##### RAW DATA

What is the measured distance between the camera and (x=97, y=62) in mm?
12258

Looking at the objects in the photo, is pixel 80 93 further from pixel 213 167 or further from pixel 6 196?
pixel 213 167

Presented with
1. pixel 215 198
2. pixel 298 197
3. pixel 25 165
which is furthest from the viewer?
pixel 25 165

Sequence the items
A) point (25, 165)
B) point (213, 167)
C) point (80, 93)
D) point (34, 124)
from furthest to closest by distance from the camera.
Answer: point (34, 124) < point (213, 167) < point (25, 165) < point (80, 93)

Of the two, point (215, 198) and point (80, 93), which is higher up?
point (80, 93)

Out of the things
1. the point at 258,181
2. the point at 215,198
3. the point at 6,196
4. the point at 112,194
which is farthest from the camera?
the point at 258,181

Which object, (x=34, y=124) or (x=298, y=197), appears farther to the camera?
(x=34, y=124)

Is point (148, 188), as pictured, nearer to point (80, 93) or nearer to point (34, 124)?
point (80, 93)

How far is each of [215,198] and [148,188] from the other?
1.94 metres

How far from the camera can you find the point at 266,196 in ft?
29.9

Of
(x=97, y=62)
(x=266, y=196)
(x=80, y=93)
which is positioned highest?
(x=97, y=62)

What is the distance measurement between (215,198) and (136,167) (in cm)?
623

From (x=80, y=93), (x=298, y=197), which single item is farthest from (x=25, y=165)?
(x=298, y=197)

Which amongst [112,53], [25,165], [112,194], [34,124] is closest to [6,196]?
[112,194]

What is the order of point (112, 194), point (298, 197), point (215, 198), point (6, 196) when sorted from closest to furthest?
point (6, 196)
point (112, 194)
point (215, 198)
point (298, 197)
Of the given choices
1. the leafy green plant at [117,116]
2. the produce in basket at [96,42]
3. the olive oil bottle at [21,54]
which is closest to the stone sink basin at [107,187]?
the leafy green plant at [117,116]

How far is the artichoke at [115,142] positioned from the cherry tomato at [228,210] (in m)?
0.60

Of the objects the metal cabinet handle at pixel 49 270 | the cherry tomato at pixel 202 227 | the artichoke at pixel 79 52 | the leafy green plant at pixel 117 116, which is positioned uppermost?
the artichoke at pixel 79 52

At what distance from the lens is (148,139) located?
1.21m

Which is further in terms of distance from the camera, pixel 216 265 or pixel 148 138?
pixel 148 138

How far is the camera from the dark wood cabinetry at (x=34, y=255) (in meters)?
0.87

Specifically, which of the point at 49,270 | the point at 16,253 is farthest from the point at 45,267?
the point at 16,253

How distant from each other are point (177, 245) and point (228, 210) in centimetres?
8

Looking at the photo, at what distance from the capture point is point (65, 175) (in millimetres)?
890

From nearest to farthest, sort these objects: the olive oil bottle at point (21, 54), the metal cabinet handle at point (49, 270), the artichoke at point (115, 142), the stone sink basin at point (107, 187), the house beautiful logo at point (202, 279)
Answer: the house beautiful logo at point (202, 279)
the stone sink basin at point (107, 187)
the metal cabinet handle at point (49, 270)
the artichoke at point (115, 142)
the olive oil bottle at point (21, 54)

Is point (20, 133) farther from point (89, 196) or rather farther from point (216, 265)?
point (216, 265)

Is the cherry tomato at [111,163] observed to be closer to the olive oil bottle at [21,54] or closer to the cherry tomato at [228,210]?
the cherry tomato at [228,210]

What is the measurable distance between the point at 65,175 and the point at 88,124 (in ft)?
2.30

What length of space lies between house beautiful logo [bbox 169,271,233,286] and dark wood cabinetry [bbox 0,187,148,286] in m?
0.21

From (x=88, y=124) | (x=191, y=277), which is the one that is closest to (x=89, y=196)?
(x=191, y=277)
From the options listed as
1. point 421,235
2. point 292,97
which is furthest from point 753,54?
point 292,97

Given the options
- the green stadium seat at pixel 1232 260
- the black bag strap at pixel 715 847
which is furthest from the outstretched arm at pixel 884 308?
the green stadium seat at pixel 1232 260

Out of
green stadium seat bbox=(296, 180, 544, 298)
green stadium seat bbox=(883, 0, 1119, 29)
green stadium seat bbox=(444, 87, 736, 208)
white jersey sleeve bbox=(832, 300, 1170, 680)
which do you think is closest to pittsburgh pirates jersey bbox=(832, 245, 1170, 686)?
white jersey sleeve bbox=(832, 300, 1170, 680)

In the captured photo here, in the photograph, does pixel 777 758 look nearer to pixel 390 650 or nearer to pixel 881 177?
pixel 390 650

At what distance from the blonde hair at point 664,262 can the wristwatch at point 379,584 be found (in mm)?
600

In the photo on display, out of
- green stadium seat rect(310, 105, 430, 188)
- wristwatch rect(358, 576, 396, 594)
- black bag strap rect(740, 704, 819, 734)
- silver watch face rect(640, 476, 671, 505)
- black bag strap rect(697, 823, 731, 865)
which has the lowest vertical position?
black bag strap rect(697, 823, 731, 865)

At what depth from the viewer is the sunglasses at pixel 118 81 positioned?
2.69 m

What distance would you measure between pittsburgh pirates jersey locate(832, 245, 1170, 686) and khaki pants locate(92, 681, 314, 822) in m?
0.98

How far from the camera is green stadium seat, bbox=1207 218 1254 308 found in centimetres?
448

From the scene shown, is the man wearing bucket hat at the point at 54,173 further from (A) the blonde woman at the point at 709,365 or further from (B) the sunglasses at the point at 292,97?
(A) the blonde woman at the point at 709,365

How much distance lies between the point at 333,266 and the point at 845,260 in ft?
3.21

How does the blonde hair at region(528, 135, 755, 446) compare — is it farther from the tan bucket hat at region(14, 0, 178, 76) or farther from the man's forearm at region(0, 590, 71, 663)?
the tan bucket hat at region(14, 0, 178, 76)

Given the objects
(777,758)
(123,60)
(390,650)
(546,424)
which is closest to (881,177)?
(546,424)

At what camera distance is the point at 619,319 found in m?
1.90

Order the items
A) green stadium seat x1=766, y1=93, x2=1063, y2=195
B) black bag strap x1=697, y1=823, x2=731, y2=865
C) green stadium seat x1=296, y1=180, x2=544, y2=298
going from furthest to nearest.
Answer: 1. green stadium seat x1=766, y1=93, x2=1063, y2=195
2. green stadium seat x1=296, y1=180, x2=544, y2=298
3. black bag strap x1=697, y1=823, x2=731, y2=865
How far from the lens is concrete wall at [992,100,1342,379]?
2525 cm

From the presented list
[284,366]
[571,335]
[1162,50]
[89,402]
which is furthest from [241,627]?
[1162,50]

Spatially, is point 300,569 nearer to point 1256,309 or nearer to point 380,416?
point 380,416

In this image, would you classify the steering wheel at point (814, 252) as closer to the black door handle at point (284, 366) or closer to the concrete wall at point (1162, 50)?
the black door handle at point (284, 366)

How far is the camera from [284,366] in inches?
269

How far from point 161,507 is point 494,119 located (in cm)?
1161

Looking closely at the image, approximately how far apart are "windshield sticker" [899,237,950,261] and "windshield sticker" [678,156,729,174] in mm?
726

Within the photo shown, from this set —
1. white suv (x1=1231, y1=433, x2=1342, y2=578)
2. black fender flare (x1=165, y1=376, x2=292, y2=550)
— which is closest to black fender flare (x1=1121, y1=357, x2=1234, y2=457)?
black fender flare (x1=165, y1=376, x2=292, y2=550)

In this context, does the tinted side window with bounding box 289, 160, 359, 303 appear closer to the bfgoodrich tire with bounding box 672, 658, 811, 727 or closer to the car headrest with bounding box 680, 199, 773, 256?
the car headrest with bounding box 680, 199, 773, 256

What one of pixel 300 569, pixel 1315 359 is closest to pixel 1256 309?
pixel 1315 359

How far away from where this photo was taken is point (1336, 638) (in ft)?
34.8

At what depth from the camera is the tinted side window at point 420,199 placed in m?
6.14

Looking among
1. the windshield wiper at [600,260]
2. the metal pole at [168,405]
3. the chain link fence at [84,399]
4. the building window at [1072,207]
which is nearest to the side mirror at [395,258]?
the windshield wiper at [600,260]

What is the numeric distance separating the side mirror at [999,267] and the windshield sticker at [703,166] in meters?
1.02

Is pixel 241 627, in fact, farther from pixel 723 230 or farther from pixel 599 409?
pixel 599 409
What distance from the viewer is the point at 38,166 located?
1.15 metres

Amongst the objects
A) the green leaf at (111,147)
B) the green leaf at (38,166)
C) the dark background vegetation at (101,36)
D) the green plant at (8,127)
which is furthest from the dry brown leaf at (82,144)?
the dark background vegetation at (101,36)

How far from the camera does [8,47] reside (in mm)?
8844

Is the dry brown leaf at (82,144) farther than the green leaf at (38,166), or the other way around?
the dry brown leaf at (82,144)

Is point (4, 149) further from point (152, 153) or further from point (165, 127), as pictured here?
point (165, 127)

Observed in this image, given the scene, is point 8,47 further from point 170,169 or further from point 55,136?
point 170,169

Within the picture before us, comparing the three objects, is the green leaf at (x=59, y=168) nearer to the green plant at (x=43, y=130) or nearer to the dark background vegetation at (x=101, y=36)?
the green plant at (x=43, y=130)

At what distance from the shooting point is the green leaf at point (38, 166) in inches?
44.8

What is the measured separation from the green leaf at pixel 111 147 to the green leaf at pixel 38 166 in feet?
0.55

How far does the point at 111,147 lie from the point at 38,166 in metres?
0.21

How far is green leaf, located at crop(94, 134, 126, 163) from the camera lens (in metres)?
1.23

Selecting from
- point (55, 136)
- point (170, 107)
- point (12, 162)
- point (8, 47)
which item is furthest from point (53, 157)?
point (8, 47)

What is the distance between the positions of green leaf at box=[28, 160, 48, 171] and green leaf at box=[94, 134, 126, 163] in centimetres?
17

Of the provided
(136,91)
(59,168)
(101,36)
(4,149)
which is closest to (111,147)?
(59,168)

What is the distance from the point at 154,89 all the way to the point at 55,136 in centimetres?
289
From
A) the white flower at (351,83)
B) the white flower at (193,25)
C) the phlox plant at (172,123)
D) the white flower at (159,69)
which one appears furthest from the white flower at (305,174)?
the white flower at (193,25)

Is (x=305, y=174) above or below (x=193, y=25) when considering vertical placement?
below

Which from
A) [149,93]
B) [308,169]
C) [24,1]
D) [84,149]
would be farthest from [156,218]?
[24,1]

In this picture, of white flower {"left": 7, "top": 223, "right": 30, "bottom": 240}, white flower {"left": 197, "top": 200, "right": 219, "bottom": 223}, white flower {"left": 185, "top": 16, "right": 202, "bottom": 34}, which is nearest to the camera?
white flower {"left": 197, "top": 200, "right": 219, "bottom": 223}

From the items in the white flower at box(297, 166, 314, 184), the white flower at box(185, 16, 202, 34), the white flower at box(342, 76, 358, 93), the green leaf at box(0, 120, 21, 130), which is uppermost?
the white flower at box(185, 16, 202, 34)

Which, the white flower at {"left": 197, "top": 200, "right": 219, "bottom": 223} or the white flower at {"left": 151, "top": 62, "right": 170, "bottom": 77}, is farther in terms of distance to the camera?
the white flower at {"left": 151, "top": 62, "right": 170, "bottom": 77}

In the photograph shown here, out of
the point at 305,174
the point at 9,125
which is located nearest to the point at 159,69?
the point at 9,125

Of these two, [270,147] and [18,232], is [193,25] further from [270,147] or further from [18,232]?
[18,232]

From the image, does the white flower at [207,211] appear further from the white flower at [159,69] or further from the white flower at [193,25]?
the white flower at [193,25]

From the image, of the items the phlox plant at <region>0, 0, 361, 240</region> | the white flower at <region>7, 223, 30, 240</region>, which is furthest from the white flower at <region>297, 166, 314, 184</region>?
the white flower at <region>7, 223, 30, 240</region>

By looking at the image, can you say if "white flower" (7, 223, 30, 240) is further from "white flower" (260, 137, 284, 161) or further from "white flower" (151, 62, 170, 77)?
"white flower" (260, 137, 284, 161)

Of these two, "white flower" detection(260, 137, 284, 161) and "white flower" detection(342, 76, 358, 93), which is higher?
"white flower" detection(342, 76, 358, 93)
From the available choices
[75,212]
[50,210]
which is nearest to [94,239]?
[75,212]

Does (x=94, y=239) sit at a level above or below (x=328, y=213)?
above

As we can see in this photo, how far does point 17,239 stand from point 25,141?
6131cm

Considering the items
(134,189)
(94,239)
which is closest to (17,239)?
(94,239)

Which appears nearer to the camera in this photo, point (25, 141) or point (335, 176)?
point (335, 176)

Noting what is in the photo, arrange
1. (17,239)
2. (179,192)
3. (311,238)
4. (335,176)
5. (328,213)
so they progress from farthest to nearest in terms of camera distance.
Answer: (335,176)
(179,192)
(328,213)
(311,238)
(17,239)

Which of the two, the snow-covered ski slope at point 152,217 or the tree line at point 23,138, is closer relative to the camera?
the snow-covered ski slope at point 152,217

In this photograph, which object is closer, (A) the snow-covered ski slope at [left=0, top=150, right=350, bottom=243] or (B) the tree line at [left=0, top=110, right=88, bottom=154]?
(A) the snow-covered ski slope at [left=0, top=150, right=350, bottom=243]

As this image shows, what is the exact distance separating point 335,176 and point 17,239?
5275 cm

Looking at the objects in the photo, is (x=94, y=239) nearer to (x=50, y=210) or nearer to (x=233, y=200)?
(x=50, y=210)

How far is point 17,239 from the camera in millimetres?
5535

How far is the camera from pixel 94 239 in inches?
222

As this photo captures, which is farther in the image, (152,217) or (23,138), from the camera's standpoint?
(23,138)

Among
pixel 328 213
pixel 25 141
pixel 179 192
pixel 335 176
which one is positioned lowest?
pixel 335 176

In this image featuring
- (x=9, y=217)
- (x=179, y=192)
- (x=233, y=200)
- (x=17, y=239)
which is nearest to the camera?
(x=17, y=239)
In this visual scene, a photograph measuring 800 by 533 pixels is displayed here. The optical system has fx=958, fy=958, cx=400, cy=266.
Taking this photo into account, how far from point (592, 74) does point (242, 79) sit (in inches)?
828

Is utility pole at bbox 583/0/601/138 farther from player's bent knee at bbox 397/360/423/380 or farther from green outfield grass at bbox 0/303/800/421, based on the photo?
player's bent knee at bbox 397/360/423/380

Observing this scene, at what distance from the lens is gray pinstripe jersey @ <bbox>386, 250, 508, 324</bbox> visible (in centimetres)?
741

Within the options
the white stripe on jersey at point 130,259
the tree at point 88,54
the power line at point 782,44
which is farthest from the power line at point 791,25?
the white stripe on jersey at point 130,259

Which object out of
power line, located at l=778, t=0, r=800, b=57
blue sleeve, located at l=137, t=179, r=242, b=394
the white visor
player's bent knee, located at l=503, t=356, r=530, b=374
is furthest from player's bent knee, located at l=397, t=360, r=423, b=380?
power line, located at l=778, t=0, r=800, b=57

##########

* [TASK BRIEF] Reproduce exactly the lines from the one with "As this image" through the end of the entries above, both ends included.

* [TASK ANSWER]
As this image shows, what is the exact distance separating point 335,176 and point 17,239?
5275 cm

Looking at the objects in the photo, is (x=94, y=239) nearer to (x=50, y=210) or nearer to (x=233, y=200)?
(x=50, y=210)

How far is point 17,239 from the camera in millimetres?
5535

How far is the camera from pixel 94 239 in inches?
222

As this photo captures, which is farther in the image, (152,217) or (23,138), from the camera's standpoint?
(23,138)

Among
pixel 328 213
pixel 25 141
pixel 179 192
pixel 335 176
which one is positioned lowest?
pixel 335 176

In this image featuring
- (x=9, y=217)
- (x=179, y=192)
- (x=233, y=200)
- (x=17, y=239)
which is nearest to the camera?
(x=17, y=239)
In this visual scene, a photograph measuring 800 by 533 pixels is displayed here. The optical system has fx=958, fy=958, cx=400, cy=266.
Taking this photo into account, how far from point (592, 74) does point (242, 79) sit (in inches)?
828

Is utility pole at bbox 583/0/601/138 farther from player's bent knee at bbox 397/360/423/380 or farther from green outfield grass at bbox 0/303/800/421, based on the photo?
player's bent knee at bbox 397/360/423/380

Observing this scene, at what distance from the lens is gray pinstripe jersey @ <bbox>386, 250, 508, 324</bbox> visible (in centimetres)?
741

Within the options
the white stripe on jersey at point 130,259
the tree at point 88,54
the power line at point 782,44
which is farthest from the power line at point 791,25?
the white stripe on jersey at point 130,259

Which object out of
power line, located at l=778, t=0, r=800, b=57
blue sleeve, located at l=137, t=179, r=242, b=394
the white visor
player's bent knee, located at l=503, t=356, r=530, b=374
is furthest from player's bent knee, located at l=397, t=360, r=423, b=380?
power line, located at l=778, t=0, r=800, b=57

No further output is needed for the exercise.